> EXCERPTED RECORDS:
· · · · · · ·
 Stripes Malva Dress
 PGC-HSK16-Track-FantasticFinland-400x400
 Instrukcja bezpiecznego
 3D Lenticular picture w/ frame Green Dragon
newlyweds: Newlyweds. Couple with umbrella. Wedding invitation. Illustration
· · · · · · ·
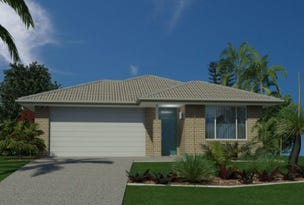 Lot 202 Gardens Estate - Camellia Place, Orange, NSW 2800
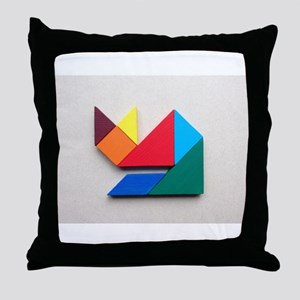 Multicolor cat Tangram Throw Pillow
· · · · · · ·
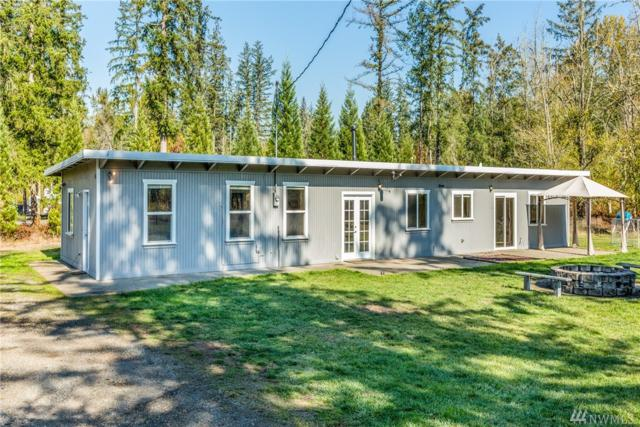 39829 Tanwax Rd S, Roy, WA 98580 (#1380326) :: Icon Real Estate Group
· · · · · · ·
> WHAT IS NEEDED:
All lines in the listing above from the line containing "Stripes Malva Dress" to the line containing "newlyweds: Newlyweds. Couple", inclusive, should be retyped exactly; no other lines should appear.

> ANSWER SPACE:
 Stripes Malva Dress
 PGC-HSK16-Track-FantasticFinland-400x400
 Instrukcja bezpiecznego
 3D Lenticular picture w/ frame Green Dragon
newlyweds: Newlyweds. Couple with umbrella. Wedding invitation. Illustration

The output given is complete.